A la détresse des auteurs qui réclament une amélioration de leurs conditions de vie, le ministre de la Culture a répondu avec l’annonce d’une série de mesures largement inspirées par le Rapport Racine remis en janvier.

Manifestation des auteurs de Bd à Angoulême en janvier 2020
Manifestation des auteurs de Bd à Angoulême en janvier 2020 © AFP / Yohan BONNET

On a trop longtemps laissé les artistes-auteurs à la marge, je veux les remettre au centre.

C’est par ces mots très volontaristes que le ministre de la Culture, Franck Riester, a débuté ses annonces en quatre points, qui s'inspirent pour une grande part du rapport "L'auteur et l'acte de création", établi par l'ancien directeur de la Bibliothèque nationale de France, Bruno Racine, en concertation avec les différents acteurs du milieu.

Les quatre grandes pistes des propositions de Franck Riester

1) Garantir les droits sociaux des artistes : est prévu un dispositif de lissage des revenus. Concernant les problèmes liés à l’absence de cotisation des auteurs à l’AGESSA, une cellule d’accompagnement sera mise en place.

2) Améliorer la situation économique des artistes auteurs : l’aide directe de l’Etat aux auteurs sera renforcée via des aides accrues. 

Le ministre appelle les acteurs des différentes filières créatives à se mettre d’accord pour mieux partager la valeur. 

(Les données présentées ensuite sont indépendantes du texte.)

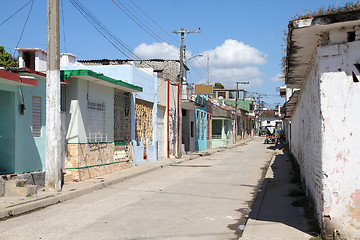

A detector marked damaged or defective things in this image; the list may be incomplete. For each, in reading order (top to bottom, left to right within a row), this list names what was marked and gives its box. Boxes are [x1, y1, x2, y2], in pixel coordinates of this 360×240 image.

Franck Riester a rappelé le rôle de médiateur que jouera l’Etat dans ces discussions. Il demandera au Conseil supérieur de la propriété littéraire et artistique (CSPLA) d'évaluer l'opportunité d'un encadrement du contrat de commande dans le code de la propriété intellectuelle et celui de la sécurité sociale." Ce contrat de commande, sujet particulièrement complexe, pourrait rémunérer en droits d'auteur le temps de travail lié à l'activité créatrice. 

Dans l'idée de protéger les auteurs, une formation aux aspects juridiques et économiques de leur carrière leur sera dispensée dans les écoles. 

Parmi les revendications figurait notamment la rémunération des auteurs participant à des festivals : le ministre propose pour le secteur du livre que le CNL (Conseil national du livre) assume une partie du montant qui leur serait versé.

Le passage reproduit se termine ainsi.